Finnish operatic bass singer

Tapani Plathan (born 1984) is a Finnish operatic bass singer.

Plathan studied at the Sibelius Academy in Helsinki, Finland. He made his operatic debut as Sarastro in The Magic Flute, at Kokkola Opera, in 2011. Since then Plathan has appeared as a guest in the Finnish National Opera. His roles there include Dulcamara in L'elisir d'amore and Masetto in Don Giovanni.
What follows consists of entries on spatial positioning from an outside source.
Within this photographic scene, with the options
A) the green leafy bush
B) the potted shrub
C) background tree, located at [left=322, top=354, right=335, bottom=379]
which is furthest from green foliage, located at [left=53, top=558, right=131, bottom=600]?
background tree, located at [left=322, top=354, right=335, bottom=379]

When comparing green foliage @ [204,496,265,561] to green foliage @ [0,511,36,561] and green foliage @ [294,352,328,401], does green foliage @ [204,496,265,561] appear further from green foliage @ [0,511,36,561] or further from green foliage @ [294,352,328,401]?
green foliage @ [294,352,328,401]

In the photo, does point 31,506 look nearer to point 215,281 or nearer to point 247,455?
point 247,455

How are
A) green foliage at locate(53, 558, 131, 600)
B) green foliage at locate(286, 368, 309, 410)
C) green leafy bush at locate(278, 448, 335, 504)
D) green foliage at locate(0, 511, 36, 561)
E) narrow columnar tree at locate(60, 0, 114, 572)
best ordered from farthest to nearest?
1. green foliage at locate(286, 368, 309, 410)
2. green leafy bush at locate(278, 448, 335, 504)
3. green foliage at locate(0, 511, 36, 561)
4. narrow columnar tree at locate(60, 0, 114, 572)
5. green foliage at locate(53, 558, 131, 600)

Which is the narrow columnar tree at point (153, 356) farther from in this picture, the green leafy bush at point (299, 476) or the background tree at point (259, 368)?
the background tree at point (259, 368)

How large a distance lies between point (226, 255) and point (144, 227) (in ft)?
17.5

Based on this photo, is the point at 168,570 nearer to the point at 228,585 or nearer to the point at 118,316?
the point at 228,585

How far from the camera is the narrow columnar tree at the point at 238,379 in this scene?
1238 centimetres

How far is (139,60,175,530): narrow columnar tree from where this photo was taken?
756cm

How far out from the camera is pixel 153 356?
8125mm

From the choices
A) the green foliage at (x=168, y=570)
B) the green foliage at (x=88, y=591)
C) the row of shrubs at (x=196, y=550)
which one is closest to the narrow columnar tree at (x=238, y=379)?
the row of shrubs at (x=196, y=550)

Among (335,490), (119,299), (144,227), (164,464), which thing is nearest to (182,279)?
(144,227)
For the season 2014-2015 Plathan was engaged in the solo ensemble of Landestheater Coburg, where he sang roles such as Osmin in Die Entführung aus dem Serail and Colline in La Bohème. In 2015-2016 he was part of ensemble in Saarländisches Staatstheater in Saarbrücken, and received good reviews there for his Leporello in Don Giovanni, a role which he has performed also as a guest in Croatian National Theatre Ivan pl. Zajc in Rijeka, Helsinki Festival, and latest, in Savonlinna Opera Festival.

In the season 2016-2017 Tapani Plathan has performed as a guest in the Komische Oper Berlin, the Staatsoper Unter den Linden and the Opéra-Théâtre de Metz Métropole.